■ SHORT TASK
Pick out every line in the material below that contains the word "fence", and copy each of those lines.

■ SUPPLIED MATERIAL
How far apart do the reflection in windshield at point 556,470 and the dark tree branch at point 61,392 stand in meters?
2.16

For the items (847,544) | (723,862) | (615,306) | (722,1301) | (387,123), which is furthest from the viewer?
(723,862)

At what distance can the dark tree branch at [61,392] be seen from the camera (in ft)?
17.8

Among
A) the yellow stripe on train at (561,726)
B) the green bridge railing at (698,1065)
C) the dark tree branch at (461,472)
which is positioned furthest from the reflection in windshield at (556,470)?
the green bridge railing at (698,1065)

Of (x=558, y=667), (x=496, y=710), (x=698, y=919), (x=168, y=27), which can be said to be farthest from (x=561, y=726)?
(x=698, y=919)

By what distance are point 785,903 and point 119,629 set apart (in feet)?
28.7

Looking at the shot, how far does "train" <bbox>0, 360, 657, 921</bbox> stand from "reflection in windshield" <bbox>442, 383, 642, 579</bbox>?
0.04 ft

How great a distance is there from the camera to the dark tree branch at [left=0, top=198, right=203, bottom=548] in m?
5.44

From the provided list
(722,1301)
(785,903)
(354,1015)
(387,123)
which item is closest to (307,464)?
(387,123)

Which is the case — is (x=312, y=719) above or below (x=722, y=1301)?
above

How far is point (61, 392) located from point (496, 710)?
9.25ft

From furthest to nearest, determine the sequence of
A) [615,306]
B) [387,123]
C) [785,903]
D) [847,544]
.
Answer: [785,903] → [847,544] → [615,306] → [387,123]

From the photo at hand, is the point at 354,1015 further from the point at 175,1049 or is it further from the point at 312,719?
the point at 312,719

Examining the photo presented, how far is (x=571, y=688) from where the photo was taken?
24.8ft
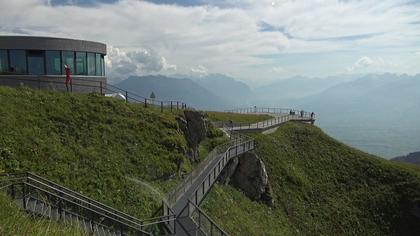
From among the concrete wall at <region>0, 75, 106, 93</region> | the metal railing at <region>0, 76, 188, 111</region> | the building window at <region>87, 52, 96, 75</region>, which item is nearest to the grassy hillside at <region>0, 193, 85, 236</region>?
the metal railing at <region>0, 76, 188, 111</region>

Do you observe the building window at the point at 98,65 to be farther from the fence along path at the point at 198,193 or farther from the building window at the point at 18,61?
the fence along path at the point at 198,193

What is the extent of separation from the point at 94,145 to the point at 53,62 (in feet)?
44.5

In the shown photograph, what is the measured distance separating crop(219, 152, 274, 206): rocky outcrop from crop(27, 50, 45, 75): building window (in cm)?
1772

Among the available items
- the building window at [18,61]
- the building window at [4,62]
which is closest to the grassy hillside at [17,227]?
the building window at [18,61]

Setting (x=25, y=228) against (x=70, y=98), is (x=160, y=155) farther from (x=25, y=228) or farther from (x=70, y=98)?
(x=25, y=228)

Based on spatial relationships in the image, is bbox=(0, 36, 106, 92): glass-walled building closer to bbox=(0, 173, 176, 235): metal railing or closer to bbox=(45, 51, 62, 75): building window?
bbox=(45, 51, 62, 75): building window

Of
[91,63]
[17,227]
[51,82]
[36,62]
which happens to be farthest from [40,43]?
[17,227]

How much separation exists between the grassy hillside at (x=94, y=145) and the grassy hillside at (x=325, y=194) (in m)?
5.32

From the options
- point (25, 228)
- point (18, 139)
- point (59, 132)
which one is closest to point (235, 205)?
point (59, 132)

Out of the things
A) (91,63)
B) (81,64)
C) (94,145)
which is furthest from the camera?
(91,63)

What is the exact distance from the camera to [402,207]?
39875mm

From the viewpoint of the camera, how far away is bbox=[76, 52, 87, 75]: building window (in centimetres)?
3438

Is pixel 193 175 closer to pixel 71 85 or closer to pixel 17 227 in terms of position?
pixel 71 85

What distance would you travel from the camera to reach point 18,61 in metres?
32.1
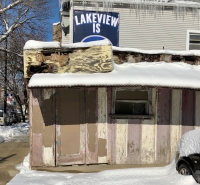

■ SOLUTION TO THE PROBLEM
Do you observe the building window at the point at 98,65 to be farther from the fence along path at the point at 198,193 or farther from the building window at the point at 18,61?
the fence along path at the point at 198,193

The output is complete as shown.